IBPSA-USA New York Regional Chapter presents:
Innovative Ways to Visualize Building Performance Data
Location: Arup, 77 Water Street, 4th Floor, New York 10005
Date & Time: Tuesday, September 17, 2013 - 6:00-8:00 PM.
6:00-6:30 PM Networking
6:30-7:00 PM Dhour - Grasshopper Based Visualization Toolkit
Kyle Steinfeld, Assistant Professor, Department of Architecture, University of California, Berkeley
(Presenting remotely)
7:00-7:15 PM Q & A
7:15-7:45 PM Visualizing Building Performance Data
Neil Katz, Associate, Skidmore, Owings and Merrill, Chicago
7:45-8:00 PM Q & A
Click here to register: https://attendee.gotowebinar.com/register/1183560848572137728
Descriptions
Presentation 1
Title: Dhour - Grasshopper Based Visualization Toolkit
Kyle Steinfeld, Assistant Professor, Department of Architecture, University of California, Berkeley
This presentation will detail a new prototyping visualization toolkit called "Dhour", developed for the Grasshopper visual programming environment, which enables the situational development of information graphics. By enabling more nuanced and customizable views of complex data, the software described here offers designers an exploratory framework in contrast to the highly directed tools currently available.

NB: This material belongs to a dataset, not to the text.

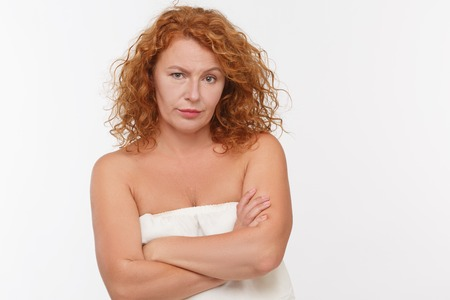 distrustful: Portrait of distrustful mature woman posing with her arms crossed or folded isolated on white background in studio.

About the Speaker: Kyle Steinfeld is an Assistant Professor specializing in digital design technologies in the Department of Architecture at University of California Berkeley, where he teaches undergraduate and graduate design studios, core courses in architectural representation, and advanced seminars in digital modeling and visualization. Professionally, he has worked with and consulted for a number of design firms, including Skidmore Owings and Merrill, Acconci Studio, Kohn Pedersen Fox Associates, Howler/Yoon, Diller Scofidio Renfro, and TEN Arquitectos. His research interests include collaborative design technology platforms and bioclimatic design visualization, and he holds a Masters of Architecture from MIT and a Bachelor's Degree in Design from the University of Florida.
Presentation 2
Title: Visualizing Building Performance Data
Neil Katz, Associate, Skidmore, Owings and Merrill, Chicago
Visualizing analysis results can be as important as generating the analysis itself. This information should be presented in a way that non-engineers - a client, a designer - can understand, and (even more importantly) can be used as part of the design process to improve and optimize a design; ie. can be used as a decision-making tool. This is particularly true during the early design phases of a project.
This presentation highlights examples of visualizing energy and lighting analysis results, through color-coded graphs, mapping results onto visually-identifiable building models, and even animating the results through time. One project will be presented as a case study, and additional visualization examples will be shown as well.
About the Speaker: Neil Katz is an architect with Skidmore, Owings & Merrill. His area of expertise is ?computational design?, which includes parametric and algorithmic design and modeling, building information modeling, and various kinds of analysis. While computational tools (computers and applications) are intensely used and developed, ?computational design? is more an approach to design than these tools.
Geometry and visualization are important aspects of his work, which is primarily immersed in projects as part of the project team, but also includes research which spans many projects (and some research is independent of projects).
Neil has taught parametric modeling and various software applications at the office and at schools of architecture in New York and Chicago (including: NYU, the New York School of Interior Design, Parsons / the New School, IIT, and the School of the Art Institute).